6. Tell the world about it: BDII

Make a suitable config file like below. Yes, this really does have to be in "/etc/condor" rather than condor-ce. And should list all the VOs supported, not just the special ones used for testing.
# cat /etc/condor/config.d/99-ichep-bdii.conf HTCONDORCE_VONames = dteam, solidexperiment.org HTCONDORCE_SiteName = UKI-LT2-IC-HEP HTCONDORCE_HEPSPEC_INFO = 10.00-HEP-SPEC06 HTCONDORCE_CORES = 16 GLUE2DomainID = UKI-LT2-IC-HEP
Add the following lines to /etc/sysconfig/bdii to set the condor security settings (these are all used in our condor_config,local, they’re not generic condor settings): export CONDOR_USER_SEC=OPTIONAL
Edit /etc/hosts.allow and add “slapd: ALL” to the end, just like on the old CREAM-CE.
Then simply enable and start the BDII: chkconfig bdii on; service bdii start
Don't forget to add it to the site BDII! (It doesn’t need anything special, even though it’s GLUE2 only, just add the standard o=grid URL just like any other service to the site-urls.conf --all the CEs have now been added).

7. Accounting: APEL Config

Based losely on HtCondorCeAccounting at CERN.

enable CE in database on lcgmon01 (done for all 4 CEs)
open firewall for CE on lcgmon01 (done for all 4 CEs)
edit /etc/apel/parser.cfg (copy from existing node, contains passwords)
scp -3 root@ceprod01:/etc/apel/parser.cfg root@ceprod00:/etc/apel/parser.cfg
create cron job on ceprod01:
[root@ceprod01 cron.daily]# cat apel.cron #!/bin/bash export PATH=/bin:/sbin:/usr/bin:/usr/sbin /usr/share/condor-ce/condor_blah.sh /usr/share/condor-ce/condor_batch.sh /usr/bin/apelparser
on lcgmon01: /etc/apel/client.cfg
in spec update section add manual entries for htcondorces

8. Some more subtle tweaks
Currently there are two specific tweaks to the router config:
/etc/condor-ce/config.d/99-ichep-router.conf (this overrides 01-ce-router.conf)

	# edited to avoid jobs that have been removed being put back in the held state (3rd condition).
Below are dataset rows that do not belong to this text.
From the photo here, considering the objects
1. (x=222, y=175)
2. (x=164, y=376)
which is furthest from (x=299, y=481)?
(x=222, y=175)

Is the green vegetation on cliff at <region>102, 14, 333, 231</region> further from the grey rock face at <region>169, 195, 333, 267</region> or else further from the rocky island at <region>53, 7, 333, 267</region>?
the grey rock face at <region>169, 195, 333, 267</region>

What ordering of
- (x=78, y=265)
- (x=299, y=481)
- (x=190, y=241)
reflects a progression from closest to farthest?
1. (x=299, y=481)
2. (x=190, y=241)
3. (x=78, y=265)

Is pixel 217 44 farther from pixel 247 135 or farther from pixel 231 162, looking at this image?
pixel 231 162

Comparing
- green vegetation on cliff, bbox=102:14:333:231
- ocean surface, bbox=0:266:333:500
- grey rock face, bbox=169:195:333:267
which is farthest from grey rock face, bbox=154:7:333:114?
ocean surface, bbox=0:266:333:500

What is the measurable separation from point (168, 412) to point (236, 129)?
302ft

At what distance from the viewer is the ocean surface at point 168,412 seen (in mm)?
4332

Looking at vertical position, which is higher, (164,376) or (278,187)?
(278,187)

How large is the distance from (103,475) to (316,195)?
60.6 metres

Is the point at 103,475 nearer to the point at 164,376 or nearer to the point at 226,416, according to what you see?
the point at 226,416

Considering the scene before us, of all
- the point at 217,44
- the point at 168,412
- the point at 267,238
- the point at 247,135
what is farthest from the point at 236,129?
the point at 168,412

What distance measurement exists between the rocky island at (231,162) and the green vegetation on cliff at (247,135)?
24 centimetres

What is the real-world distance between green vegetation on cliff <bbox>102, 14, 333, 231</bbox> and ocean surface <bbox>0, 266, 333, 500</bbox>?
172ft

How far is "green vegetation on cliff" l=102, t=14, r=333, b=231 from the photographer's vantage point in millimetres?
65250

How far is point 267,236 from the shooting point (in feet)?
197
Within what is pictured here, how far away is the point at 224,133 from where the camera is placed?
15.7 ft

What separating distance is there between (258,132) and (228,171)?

This might be a straight out bug, no ?
	SYSTEM_PERIODIC_HOLD = (x509userproxysubject =?= UNDEFINED) || (x509UserProxyExpiration =?= UNDEFINED) 
	|| (time() > x509UserProxyExpiration && (JobStatus =!= 2 && JobStatus =!= 3)) 
	|| (RoutedBy is null && JobUniverse =!= 1 && JobUniverse =!= 5 && JobUniverse =!= 7 && JobUniverse =!= 12) 
	|| ((JobStatus =?= 1 && CurrentTime - EnteredCurrentStatus > 1800) && RoutedToJobId is null && RoutedJob =!= true)

	# We also need more than 2000 queued jobs
	JOB_ROUTER_DEFAULTS = $(JOB_ROUTER_DEFAULTS) [maxIdleJobs = 25000;]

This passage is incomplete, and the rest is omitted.